Polskie drogi należą do najbardziej niebezpiecznych w Europie. Oczywiście w znacznej mierze jest tak za sprawą fatalnego stanu infrastruktury, niedostosowanej do liczby samochodów poruszających się po kraju, jednak częścią winy należy obarczyć kierowców. Nieprzemyślane manewry i ignorowanie limitów prędkości to ich główne grzechy. O ile w przypadku tych pierwszych przewinień ryzyko otrzymania mandatu jest raczej niewielkie, to spokojne czasy dla przekraczających dozwoloną prędkość właśnie przechodzą do historii. Inspekcja Transportu Drogowego ujawniła listę miejsc, w których uruchomiona zostanie odcinkowa kontrola prędkości.

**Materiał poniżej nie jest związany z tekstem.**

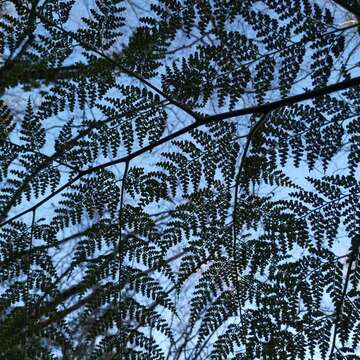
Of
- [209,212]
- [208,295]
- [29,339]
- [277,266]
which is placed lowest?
[29,339]

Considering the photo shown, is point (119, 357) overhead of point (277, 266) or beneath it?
beneath

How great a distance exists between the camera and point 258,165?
1.67 metres

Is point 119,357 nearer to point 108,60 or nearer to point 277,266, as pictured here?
point 277,266

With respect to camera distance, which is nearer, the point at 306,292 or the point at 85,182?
the point at 306,292

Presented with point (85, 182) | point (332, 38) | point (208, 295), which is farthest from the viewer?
point (85, 182)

Kierowcy zbytnio lubiący prędkość nie mają w Polsce łatwego życia. Oprócz policji i straży gminnych polują na nich również inspektorzy ITD. Oprócz 35 fotoradarów zamontowanych w nieoznakowanych radiowozach, dysponują oni także blisko 350 stacjonarnymi fotoradarami. Ten arsenał nie usatysfakcjonował jednak mundurowych, którzy zamierzają rozszerzyć go o broń ostateczną - zestawy do odcinkowego pomiaru prędkości. Tych nie da się oszukać hamując tuż przed urządzeniem i przyspieszając zaraz po jego minięciu, jak nagminnie robi się to w przypadku fotoradarów. Działanie urządzeń polega na rejestrowaniu czasu wjazdu samochodów w strefę pomiaru i wyjazdu z niej. Na podstawie tych danych system oblicza średnią prędkość. Jeśli będzie ona wyższa od dozwolonej na danym odcinku, do właściciela sfotografowanego pojazdu trafi przesyłka z propozycją przyjęcia mandatu lub wskazania sprawcy wykroczenia.

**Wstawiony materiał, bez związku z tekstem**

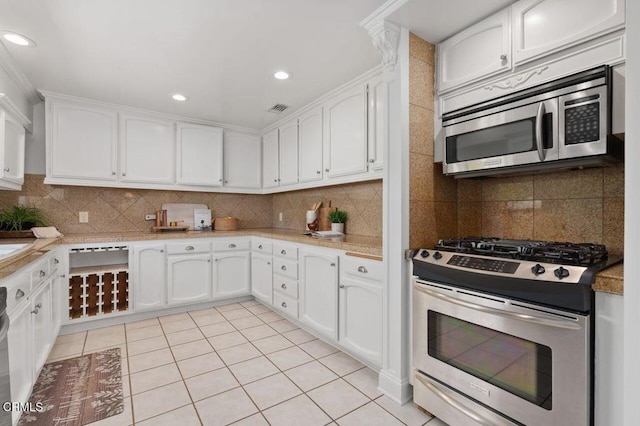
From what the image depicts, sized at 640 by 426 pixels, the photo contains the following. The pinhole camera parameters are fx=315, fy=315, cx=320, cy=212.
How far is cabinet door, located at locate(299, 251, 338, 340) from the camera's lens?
2473 mm

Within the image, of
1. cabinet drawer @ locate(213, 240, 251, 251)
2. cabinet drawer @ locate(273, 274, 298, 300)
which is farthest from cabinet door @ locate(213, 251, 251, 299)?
cabinet drawer @ locate(273, 274, 298, 300)

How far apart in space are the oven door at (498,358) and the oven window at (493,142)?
78 cm

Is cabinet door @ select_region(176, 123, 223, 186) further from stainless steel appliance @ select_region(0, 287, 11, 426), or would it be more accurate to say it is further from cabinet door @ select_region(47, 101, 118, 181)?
stainless steel appliance @ select_region(0, 287, 11, 426)

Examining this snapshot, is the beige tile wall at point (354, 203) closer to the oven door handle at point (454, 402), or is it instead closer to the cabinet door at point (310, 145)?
the cabinet door at point (310, 145)

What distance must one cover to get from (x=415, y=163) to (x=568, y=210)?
2.86 feet

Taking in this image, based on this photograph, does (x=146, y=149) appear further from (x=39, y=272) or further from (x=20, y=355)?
(x=20, y=355)

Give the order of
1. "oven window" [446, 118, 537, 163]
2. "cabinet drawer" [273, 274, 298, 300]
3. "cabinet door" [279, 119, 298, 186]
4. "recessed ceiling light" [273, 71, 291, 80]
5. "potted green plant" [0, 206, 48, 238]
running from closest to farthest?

Poniżej prezentujemy listę lokalizacji, które zostaną objęte odcinkowym pomiarem prędkości wraz z długością kontrolowanego fragmentu drogi. Na szaro zaznaczono lokalizacje rezerwowe.
Decyzje o zlokalizowaniu odcinków, na których będzie mierzona prędkość, były podejmowane wspólnie z ekspertami zajmującymi się bezpieczeństwem drogowym z Politechniki Gdańskiej i Politechniki Krakowskiej. - Podstawowymi kryteriami branymi pod uwagę w typowaniu odcinków był stan bezpieczeństwa - mówi Łukasz Majchrzak z Inspekcji Transportu Drogowego. - Wybierano miejsca charakteryzujące się szczególnym zagrożeniem dla bezpieczeństwa ruchu drogowego, z uwzględnieniem wypadków spowodowanych niedostosowaniem prędkości przez kierujących pojazdami. Istotne były również warunki techniczne dla urządzeń bezpieczeństwa ruchu drogowego i ich umieszczania na drogach publicznych, jednolite limity prędkości na całej długości odcinka, a także brak większych skrzyżowań w obrębie planowanej instalacji.
Wjazd w strefę objętą odcinkowym pomiarem prędkości będzie oznaczany niebieskimi tablicami - jak ma to miejsce w przypadku zwykłych fotoradarów stacjonarnych, a system ma ruszyć na przełomie 2014 i 2015 roku. Dla ITD oznacza to spore opóźnienie względem pierwotnych założeń, w myśl których pierwszy zestaw odcinkowej kontroli prędkości miał zostać uruchomiony już w wakacje 2013 roku. Opóźnienie wiąże się z koniecznością uzyskania zatwierdzenia typu urządzeń pomiarowych w Głównym Urzędzie Miar.